The reply to the records below should contain exactly the lines from the line with "FAVE парики из" through the line with "BCJ-1-包装复合膜抗摆锤冲击试验仪 厂家直销", and nothing besides.
=== Material to process ===
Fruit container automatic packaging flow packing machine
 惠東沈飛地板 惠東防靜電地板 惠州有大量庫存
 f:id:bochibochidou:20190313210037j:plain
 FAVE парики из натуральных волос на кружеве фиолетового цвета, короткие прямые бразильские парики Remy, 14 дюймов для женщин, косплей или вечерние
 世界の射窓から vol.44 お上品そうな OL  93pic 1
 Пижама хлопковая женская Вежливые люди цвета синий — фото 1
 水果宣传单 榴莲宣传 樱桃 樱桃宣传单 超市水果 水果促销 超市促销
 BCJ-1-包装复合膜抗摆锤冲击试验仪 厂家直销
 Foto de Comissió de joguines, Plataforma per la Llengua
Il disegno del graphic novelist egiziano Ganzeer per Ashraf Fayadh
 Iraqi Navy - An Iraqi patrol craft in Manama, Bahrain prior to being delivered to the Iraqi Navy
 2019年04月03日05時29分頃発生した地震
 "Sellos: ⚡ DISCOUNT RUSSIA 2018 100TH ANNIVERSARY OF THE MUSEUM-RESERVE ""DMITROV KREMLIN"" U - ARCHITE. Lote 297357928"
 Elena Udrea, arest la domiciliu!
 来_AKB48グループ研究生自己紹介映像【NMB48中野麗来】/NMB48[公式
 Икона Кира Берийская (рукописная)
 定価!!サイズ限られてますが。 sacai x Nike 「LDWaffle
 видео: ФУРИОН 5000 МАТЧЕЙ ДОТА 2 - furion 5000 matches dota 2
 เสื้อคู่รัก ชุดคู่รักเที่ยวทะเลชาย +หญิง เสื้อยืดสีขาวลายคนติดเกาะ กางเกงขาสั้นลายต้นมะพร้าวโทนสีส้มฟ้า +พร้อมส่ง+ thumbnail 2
===
• [Solution below]:
 FAVE парики из натуральных волос на кружеве фиолетового цвета, короткие прямые бразильские парики Remy, 14 дюймов для женщин, косплей или вечерние
 世界の射窓から vol.44 お上品そうな OL  93pic 1
 Пижама хлопковая женская Вежливые люди цвета синий — фото 1
 水果宣传单 榴莲宣传 樱桃 樱桃宣传单 超市水果 水果促销 超市促销
 BCJ-1-包装复合膜抗摆锤冲击试验仪 厂家直销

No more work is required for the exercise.